Assignment => Filter the entries below down to the lines that hold "conditioned".
*** Information shown Section Begins ***
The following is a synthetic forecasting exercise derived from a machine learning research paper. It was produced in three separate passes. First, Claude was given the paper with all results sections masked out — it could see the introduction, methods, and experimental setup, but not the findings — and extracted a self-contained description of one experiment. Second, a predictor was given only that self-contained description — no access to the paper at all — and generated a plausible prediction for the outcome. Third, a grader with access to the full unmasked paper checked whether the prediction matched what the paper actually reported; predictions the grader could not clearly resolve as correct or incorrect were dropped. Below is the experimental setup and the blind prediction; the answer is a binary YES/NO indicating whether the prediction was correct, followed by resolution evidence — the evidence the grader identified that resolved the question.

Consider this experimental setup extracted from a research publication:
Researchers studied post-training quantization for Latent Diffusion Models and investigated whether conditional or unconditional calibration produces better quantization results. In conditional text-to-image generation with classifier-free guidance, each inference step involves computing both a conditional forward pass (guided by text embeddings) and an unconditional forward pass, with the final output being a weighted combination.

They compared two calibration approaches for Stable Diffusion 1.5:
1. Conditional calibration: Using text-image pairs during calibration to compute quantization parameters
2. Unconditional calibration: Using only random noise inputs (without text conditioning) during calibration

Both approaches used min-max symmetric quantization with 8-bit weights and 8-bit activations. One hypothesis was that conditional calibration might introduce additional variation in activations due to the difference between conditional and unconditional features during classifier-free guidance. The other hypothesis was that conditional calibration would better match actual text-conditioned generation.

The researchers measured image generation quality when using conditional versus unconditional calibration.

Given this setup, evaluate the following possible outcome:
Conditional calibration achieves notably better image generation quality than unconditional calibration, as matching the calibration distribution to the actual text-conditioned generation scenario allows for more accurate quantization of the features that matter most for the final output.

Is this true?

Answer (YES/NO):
*** Information shown Section Ends ***
Your solution =>
Both approaches used min-max symmetric quantization with 8-bit weights and 8-bit activations. One hypothesis was that conditional calibration might introduce additional variation in activations due to the difference between conditional and unconditional features during classifier-free guidance. The other hypothesis was that conditional calibration would better match actual text-conditioned generation.
Conditional calibration achieves notably better image generation quality than unconditional calibration, as matching the calibration distribution to the actual text-conditioned generation scenario allows for more accurate quantization of the features that matter most for the final output.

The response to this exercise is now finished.